**TASK 1**
According to the entry on Jahrom, what was the population of the city of Jahrom in 1996?

**SOURCE DOCUMENT**
* start *

JAHROM

 

JAHROM, city and sub-province (šahrestān) in central Fārs Province, covering an area of 4,517 sq. km. The entire area includes four cities (Jahrom, Bāb Anār, Ḵā-varān, and Qoṭbābād), three districts (baḵš; Ḵafr, Kor-diān, Simakān) and twelve rural districts (dehestāns; see Ṭufān, p. 45; Wezārat-e kešvar, p. 32). It is bounded by Shiraz sub-province to the north and northwest, the Fasā sub-province to the east, the Lārestān sub-province to the south, and the sub-provinces of Firuzābād and Qir o Kārzin to the west (Baḵtiāri, p. 137). In 1996 the population of Jahrom sub-province was 197,128 (Markaz-e āmār, p. 16).

The economy of Jahrom sub-province is based mainly on agriculture (using traditional and semi-mechanized methods), horticulture, and carpet weaving. The principal crops are dates and citrus fruit, which are produced in high volume and exported. Other crops include cotton, cereals, and tobacco (Sāzmān-e joḡrāfiāʾi, p. 36; Ṭufān, pp. 88, 110). The sub-province is also home to coal and white stone mines (Ṭufān, p. 89).

The city of Jahrom, the administrative center of the sub-province, is situated between 28° and 38’ N and 33° and 53’ E, on the road from Firuzābād and Lār to Fasā, and Dārāb (Jaʿfari, p. 353; Pāpoli Yazdi, p. 169). In 1996 the population of the city of Jahrom was 94,185 (Markaz-e āmār, p. 39)

* end *

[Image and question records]
* start *

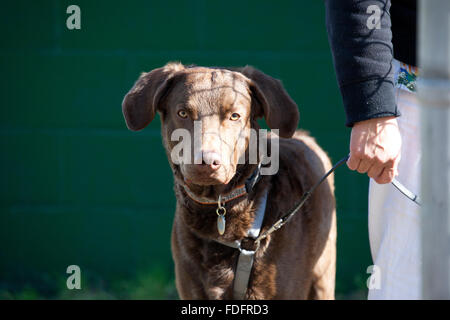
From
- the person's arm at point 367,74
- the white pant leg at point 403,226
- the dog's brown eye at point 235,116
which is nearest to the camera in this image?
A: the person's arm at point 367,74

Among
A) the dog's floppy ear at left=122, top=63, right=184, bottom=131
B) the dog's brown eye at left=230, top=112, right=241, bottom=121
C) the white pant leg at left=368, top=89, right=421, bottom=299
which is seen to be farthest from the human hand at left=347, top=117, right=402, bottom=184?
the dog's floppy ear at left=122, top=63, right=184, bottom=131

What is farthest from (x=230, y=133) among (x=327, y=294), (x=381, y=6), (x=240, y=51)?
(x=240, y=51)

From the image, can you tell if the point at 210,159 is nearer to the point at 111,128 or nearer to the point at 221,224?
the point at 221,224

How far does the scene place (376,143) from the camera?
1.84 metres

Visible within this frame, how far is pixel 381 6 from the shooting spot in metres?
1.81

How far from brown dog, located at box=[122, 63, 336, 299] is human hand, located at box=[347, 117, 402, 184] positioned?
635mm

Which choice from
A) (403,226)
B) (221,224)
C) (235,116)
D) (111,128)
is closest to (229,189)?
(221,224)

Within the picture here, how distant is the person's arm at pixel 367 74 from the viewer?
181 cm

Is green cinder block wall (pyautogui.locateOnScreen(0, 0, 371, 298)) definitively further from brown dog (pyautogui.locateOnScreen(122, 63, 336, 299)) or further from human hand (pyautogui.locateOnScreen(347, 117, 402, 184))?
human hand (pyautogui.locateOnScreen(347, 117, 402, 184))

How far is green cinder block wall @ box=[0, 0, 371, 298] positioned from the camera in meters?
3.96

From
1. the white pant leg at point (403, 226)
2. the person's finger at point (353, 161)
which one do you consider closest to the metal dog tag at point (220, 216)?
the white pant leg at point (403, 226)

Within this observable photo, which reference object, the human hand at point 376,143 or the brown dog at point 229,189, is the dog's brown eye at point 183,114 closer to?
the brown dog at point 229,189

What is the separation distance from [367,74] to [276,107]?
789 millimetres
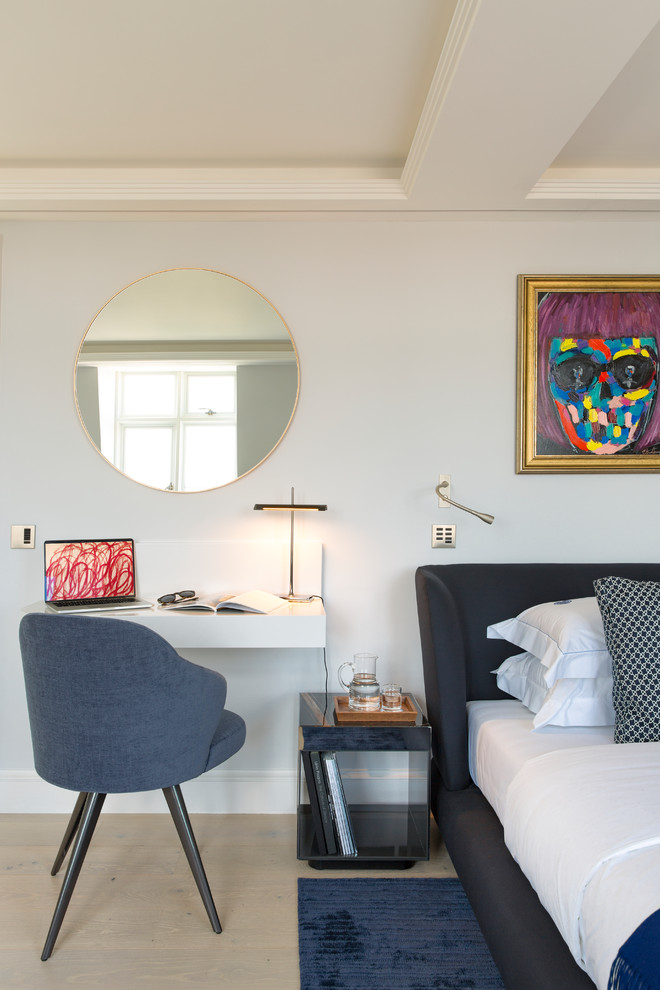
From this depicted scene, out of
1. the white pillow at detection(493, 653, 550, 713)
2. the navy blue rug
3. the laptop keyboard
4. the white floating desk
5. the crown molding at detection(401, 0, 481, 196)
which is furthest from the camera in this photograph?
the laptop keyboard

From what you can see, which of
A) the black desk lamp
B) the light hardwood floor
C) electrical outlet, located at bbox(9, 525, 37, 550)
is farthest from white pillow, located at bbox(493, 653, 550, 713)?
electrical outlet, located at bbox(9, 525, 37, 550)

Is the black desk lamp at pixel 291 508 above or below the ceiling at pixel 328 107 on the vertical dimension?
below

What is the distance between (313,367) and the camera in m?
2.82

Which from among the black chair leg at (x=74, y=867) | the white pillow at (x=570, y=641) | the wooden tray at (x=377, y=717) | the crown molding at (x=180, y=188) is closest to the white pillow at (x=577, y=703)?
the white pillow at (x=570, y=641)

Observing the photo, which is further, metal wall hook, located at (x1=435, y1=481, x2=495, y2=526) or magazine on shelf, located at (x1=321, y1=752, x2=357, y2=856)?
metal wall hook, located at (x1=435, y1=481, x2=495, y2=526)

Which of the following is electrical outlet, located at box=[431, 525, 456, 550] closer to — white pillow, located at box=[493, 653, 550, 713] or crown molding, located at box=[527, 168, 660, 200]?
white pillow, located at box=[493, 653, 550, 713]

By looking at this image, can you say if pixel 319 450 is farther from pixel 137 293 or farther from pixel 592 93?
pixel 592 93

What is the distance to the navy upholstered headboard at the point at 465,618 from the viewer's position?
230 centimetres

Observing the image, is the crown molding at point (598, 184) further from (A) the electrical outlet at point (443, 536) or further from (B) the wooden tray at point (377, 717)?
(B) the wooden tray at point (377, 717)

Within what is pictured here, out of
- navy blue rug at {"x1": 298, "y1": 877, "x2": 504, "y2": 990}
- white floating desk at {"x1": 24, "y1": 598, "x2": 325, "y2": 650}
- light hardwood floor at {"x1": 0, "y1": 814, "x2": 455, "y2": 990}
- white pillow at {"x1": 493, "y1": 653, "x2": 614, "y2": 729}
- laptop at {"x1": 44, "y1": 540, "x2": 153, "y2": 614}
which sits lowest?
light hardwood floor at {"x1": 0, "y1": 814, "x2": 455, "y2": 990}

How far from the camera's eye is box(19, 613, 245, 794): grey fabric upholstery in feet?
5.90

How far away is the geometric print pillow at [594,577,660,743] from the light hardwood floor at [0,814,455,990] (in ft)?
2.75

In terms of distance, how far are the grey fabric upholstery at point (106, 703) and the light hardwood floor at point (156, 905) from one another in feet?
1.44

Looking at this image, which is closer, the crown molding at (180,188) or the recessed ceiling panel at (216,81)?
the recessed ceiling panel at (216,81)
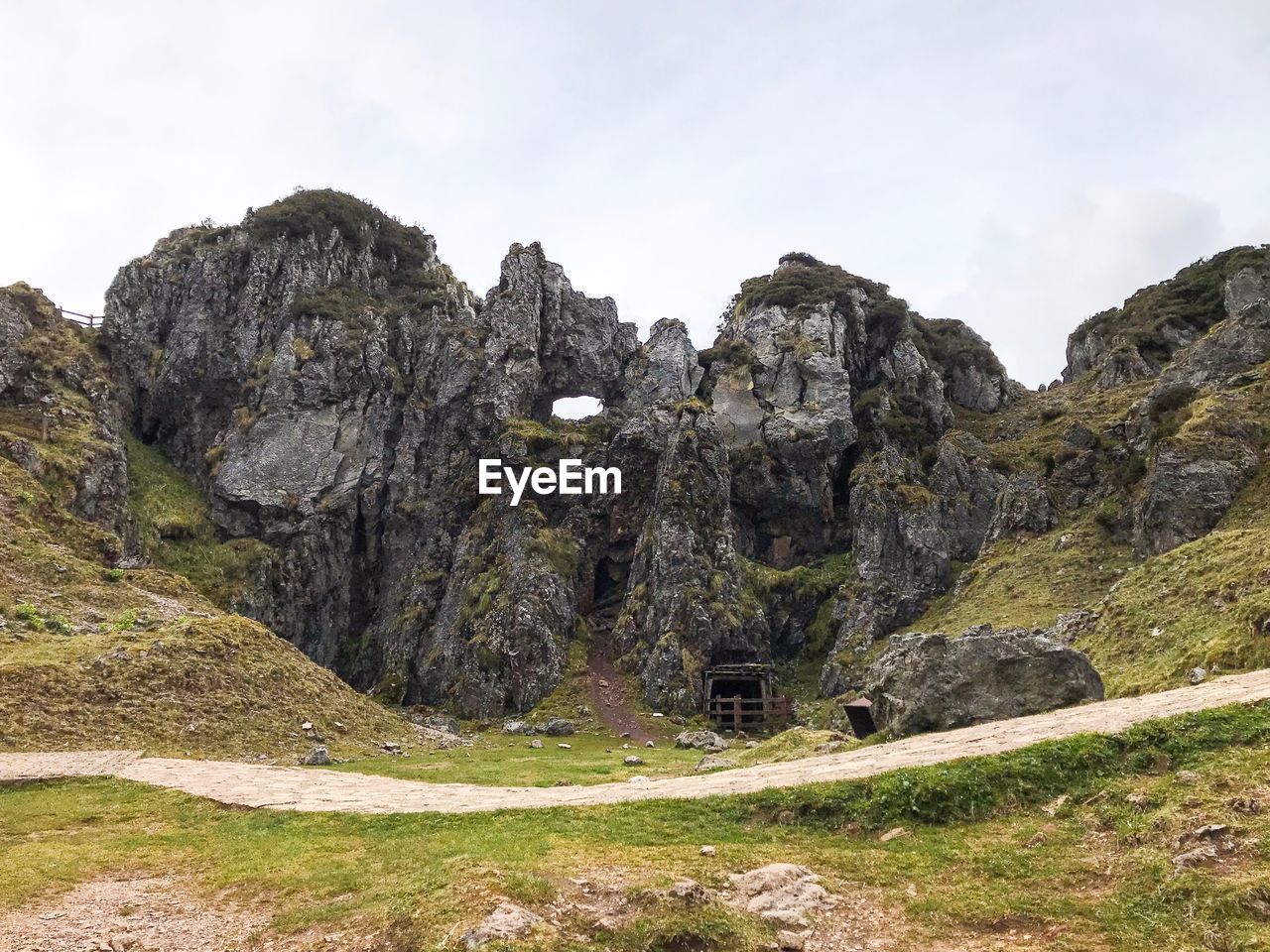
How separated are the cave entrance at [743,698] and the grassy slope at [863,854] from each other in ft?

* end *

**TASK 2**
Switch "cinder block" to "concrete block" in the records, from their start through the line containing "789 millimetres", inclusive, and change nothing else. Give only those lines, and leave out the pictures.

**EXERCISE ANSWER 1**
94,185

**EXERCISE ANSWER 2**
From
- the person's arm at point 367,74
- the white pant leg at point 403,226
- the dog's brown eye at point 235,116
which is nearest to the camera in this image?
A: the person's arm at point 367,74

Among
A) the dog's floppy ear at left=122, top=63, right=184, bottom=131
B) the dog's brown eye at left=230, top=112, right=241, bottom=121
C) the white pant leg at left=368, top=89, right=421, bottom=299
which is seen to be farthest from the human hand at left=347, top=117, right=402, bottom=184?
the dog's floppy ear at left=122, top=63, right=184, bottom=131

What is farthest from (x=230, y=133) among (x=327, y=294), (x=381, y=6), (x=240, y=51)?
(x=240, y=51)

From the image, can you tell if the point at 210,159 is nearer to the point at 111,128 or nearer to the point at 221,224?
the point at 221,224

How far does the scene place (376,143) from the camera?
1.84 metres

Visible within this frame, how far is pixel 381 6 from the shooting spot in metres?
1.81

How far from brown dog, located at box=[122, 63, 336, 299] is human hand, located at box=[347, 117, 402, 184] positioned?
635mm

Which choice from
A) (403,226)
B) (221,224)
C) (235,116)
D) (111,128)
is closest to (229,189)?
(221,224)

Within the picture here, how distant is the person's arm at pixel 367 74 from the viewer?
181 cm

Is green concrete block wall (pyautogui.locateOnScreen(0, 0, 371, 298)) definitively further from brown dog (pyautogui.locateOnScreen(122, 63, 336, 299)) or further from human hand (pyautogui.locateOnScreen(347, 117, 402, 184))?
human hand (pyautogui.locateOnScreen(347, 117, 402, 184))

How far is green concrete block wall @ box=[0, 0, 371, 298] positioned from the camera in meters?
3.96

From
1. the white pant leg at point (403, 226)
2. the person's finger at point (353, 161)
which one do you consider closest to the metal dog tag at point (220, 216)?
the white pant leg at point (403, 226)

Within this observable photo, which reference object, the human hand at point 376,143 or the brown dog at point 229,189, is the dog's brown eye at point 183,114 closer to?
the brown dog at point 229,189

What is the separation distance from [367,74] to [276,107]?
789 millimetres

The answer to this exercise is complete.